Beleléu resiste mesmo? (olha o play back aí!)

Na coluna do dia 20 de novembro, escrevi sobre a volta de Beleléu, peça que fez grande sucesso na temporada 73/74. Não tendo visto o espetáculo quando de seu lançamento original, mas tendo ouvido inúmeras observações positivas sobre o trabalho, escrevi: “Hoje, com a volta do espetáculo, poderemos avaliar se as qualidades alardeadas em 1973 pelo público e pela crítica permanecem intatas”.

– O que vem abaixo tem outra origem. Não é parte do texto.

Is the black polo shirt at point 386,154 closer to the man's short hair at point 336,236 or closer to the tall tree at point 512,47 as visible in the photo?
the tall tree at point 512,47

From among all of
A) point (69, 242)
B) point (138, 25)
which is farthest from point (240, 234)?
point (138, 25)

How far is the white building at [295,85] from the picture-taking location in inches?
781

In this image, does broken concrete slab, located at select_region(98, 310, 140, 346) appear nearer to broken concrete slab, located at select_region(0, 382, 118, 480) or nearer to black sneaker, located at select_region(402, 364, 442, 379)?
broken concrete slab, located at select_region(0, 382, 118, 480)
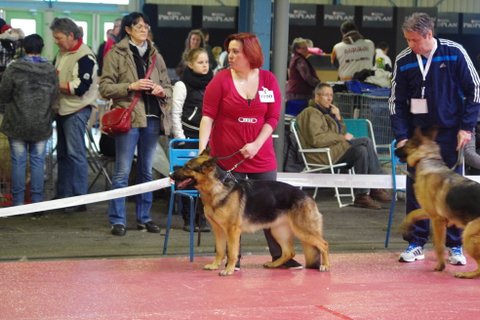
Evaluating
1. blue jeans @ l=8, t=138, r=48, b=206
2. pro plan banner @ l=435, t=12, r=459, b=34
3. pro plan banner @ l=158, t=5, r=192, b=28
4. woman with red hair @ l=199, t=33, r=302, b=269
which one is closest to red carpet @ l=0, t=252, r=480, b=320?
woman with red hair @ l=199, t=33, r=302, b=269

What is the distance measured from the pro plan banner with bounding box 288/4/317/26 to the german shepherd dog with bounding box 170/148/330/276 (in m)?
16.2

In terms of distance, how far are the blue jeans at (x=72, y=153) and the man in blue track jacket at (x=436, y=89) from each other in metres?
3.39

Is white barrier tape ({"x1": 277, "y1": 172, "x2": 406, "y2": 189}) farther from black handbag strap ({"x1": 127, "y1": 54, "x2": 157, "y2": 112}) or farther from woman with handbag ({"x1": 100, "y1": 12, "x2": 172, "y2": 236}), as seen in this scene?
black handbag strap ({"x1": 127, "y1": 54, "x2": 157, "y2": 112})

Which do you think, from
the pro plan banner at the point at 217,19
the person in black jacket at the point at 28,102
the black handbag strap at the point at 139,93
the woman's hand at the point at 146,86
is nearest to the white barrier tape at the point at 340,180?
the woman's hand at the point at 146,86

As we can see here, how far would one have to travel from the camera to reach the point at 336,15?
23.1m

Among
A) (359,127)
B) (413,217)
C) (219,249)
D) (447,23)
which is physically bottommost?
(219,249)

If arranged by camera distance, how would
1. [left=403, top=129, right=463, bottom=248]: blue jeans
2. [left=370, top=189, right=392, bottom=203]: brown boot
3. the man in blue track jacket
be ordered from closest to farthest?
the man in blue track jacket < [left=403, top=129, right=463, bottom=248]: blue jeans < [left=370, top=189, right=392, bottom=203]: brown boot

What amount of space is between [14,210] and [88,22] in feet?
66.2

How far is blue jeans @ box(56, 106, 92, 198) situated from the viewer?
369 inches

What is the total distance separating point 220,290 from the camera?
641 centimetres

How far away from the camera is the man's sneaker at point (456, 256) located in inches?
296

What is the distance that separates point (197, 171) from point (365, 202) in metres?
4.25

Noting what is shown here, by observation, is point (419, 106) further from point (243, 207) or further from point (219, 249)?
point (219, 249)

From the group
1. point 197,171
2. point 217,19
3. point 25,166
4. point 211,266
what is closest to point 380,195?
point 25,166
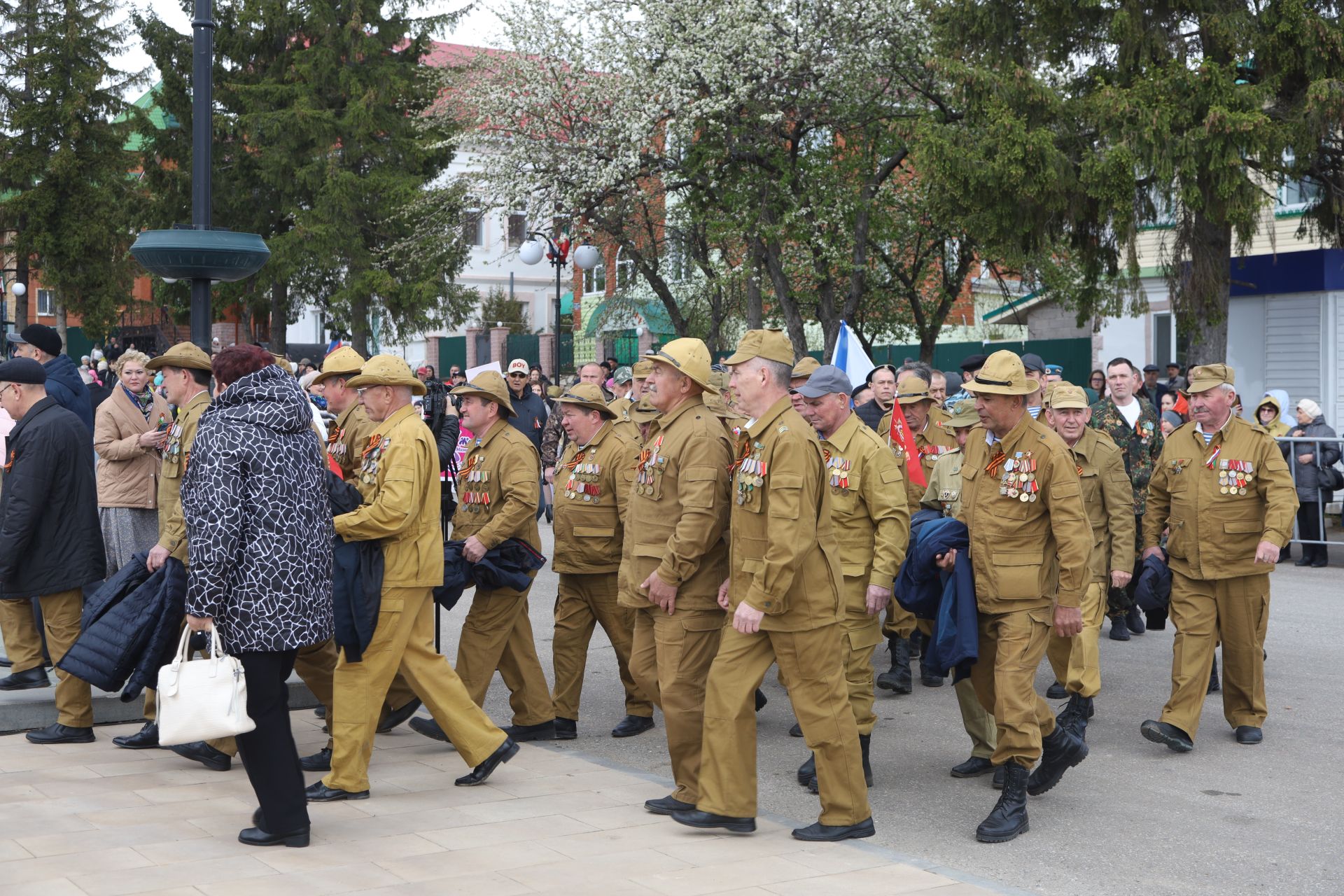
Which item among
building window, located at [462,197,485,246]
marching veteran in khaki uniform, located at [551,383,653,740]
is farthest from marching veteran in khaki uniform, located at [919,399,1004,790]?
building window, located at [462,197,485,246]

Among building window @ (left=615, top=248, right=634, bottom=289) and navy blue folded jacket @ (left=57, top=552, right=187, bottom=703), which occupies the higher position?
building window @ (left=615, top=248, right=634, bottom=289)

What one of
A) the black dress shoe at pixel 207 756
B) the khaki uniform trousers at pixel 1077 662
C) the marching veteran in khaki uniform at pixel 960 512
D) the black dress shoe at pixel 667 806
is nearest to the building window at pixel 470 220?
the marching veteran in khaki uniform at pixel 960 512

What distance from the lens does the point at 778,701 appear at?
896 centimetres

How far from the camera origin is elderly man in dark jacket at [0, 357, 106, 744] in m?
7.49

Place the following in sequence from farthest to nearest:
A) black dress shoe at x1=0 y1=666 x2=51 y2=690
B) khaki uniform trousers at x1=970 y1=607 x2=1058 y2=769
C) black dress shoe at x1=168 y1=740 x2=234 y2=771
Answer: black dress shoe at x1=0 y1=666 x2=51 y2=690 → black dress shoe at x1=168 y1=740 x2=234 y2=771 → khaki uniform trousers at x1=970 y1=607 x2=1058 y2=769

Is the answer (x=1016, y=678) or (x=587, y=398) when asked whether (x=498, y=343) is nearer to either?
(x=587, y=398)

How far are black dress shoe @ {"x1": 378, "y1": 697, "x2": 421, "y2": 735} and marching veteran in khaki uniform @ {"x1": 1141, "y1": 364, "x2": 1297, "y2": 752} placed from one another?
3990 millimetres

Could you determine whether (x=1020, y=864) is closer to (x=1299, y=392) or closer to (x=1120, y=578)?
(x=1120, y=578)

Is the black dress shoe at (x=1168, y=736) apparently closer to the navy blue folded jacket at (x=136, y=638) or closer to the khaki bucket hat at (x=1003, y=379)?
the khaki bucket hat at (x=1003, y=379)

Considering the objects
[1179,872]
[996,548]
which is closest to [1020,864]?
[1179,872]

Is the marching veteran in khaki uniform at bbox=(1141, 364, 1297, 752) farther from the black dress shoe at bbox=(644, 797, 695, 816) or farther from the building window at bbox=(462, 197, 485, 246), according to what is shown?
the building window at bbox=(462, 197, 485, 246)

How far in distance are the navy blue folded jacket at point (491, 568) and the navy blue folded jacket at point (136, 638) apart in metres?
1.31

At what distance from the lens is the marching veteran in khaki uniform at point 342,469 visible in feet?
23.6

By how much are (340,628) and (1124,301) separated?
2457 centimetres
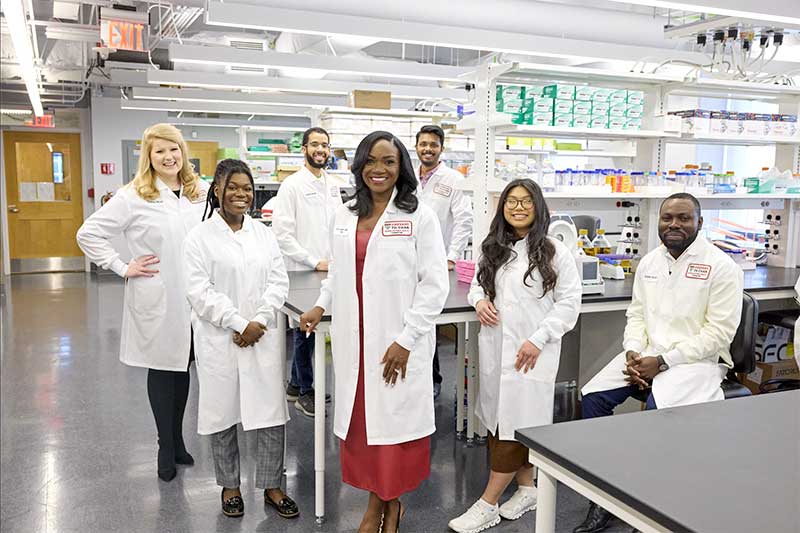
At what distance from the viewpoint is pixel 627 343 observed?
9.95 ft

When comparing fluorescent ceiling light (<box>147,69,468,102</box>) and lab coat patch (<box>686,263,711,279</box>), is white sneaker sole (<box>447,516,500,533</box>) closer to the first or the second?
lab coat patch (<box>686,263,711,279</box>)

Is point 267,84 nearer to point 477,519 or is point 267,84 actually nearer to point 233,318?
point 233,318

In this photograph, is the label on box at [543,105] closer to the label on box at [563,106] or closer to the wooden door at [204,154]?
the label on box at [563,106]

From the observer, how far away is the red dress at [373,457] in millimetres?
2451

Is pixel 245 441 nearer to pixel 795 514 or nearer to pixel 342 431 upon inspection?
pixel 342 431

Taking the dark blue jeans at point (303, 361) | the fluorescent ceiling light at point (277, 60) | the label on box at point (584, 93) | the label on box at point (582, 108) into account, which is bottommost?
the dark blue jeans at point (303, 361)

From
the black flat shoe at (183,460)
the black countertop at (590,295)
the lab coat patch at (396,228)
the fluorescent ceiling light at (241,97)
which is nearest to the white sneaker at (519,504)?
the black countertop at (590,295)

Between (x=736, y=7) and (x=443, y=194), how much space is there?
6.17ft

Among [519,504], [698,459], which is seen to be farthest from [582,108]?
[698,459]

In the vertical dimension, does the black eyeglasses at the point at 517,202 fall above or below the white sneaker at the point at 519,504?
above

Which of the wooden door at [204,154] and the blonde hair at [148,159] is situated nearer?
the blonde hair at [148,159]

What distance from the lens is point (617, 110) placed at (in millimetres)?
3928

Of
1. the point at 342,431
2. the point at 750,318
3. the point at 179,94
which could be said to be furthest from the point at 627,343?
the point at 179,94

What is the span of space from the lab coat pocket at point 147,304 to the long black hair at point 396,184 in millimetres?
1133
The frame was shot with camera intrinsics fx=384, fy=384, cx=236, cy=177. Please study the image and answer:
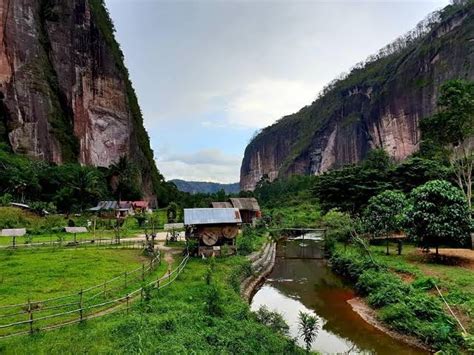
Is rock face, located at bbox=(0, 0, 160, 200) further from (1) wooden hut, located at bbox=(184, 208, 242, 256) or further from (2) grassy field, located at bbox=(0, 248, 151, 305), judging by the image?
Result: (1) wooden hut, located at bbox=(184, 208, 242, 256)

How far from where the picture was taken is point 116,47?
88.9 m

E aí chega-se ao ponto que considero fundamental para a análise da validade de Beleléu existe mesmo: a falta de continuidade de um texto interessante e de uma montagem visualmente muito bonita provocada pelo uso do play back engasgou de vez na garganta do teatro infantil carioca.

É claro que o play back tem suas justificativas e os problemas de produção devem ser considerados. A falta de recursos econômicos não permite que se consiga manter, por uma temporada, a música ao vivo; e, ainda mais uma música com a mesma qualidade que pode ser obtida com o play back, se realizado por bons músicos e num bom estúdio. Há, além disso, atores mal preparados vocalmente, que não sabem cantar e que acabariam “derrubando uma cena”. São lógicas as justificativas para o play back. Mas o que acontece com os espetáculos (Beleléu é um exemplo) é tudo aquilo que o play back deveria evitar: as cenas são “derrubadas” exatamente pelo seu uso, e de nada vale a boa qualidade da gravação se o resultado teatral (objetivo final) se torna prejudicado (ou seja: de má qualidade).

No caso específico de Beleléu existe mesmo, de Ramon Pallut, é até surpreendente que isso não tenha sido observado pela direção conjunta de Ciro Negreiros e Nelson Luna: é surpreendente que não tenham percebido que seus atores ficam totalmente falsos a cada música que fingem cantar; que a letra das músicas não é bem ouvida pela plateia, e é surpreendente que não tenham captado que a quebra na encenação (a falsidade dos atores) e a quebra no texto (as letras não assimiladas) criam um distanciamento na plateia que só consegue ser minimizado pelo envolvimento causado pela beleza visual e pela interpretação viva e engraçada de Dona Agonia (Dina Flores), das bruxas enfermeiras (Gilson Cruz e Arthur Moura), da Aranha (Myriam Pérsia) e principalmente da Teresa das Trevas Cansada de Luta (Mário Roberto).

Stanislaw Ponte Preta aconselhava a todas as pessoas, em caso de curra inevitável: relaxe e aproveite. O mesmo se pode dizer para um elenco obrigado a trabalhar com playback: assuma sua cena e bote a voz para fora. Ensaie mil vezes a dublagem, mas não finja em cena. E se numa música houver um ou dois erros de dublagem será sempre mais lucrativo do que fazer errada uma cena inteira.

A destacar os expressivos trabalhos de Eduardo Coutinho (cenário), Arthur Moura (figurinos) e Aylton Escobar (música).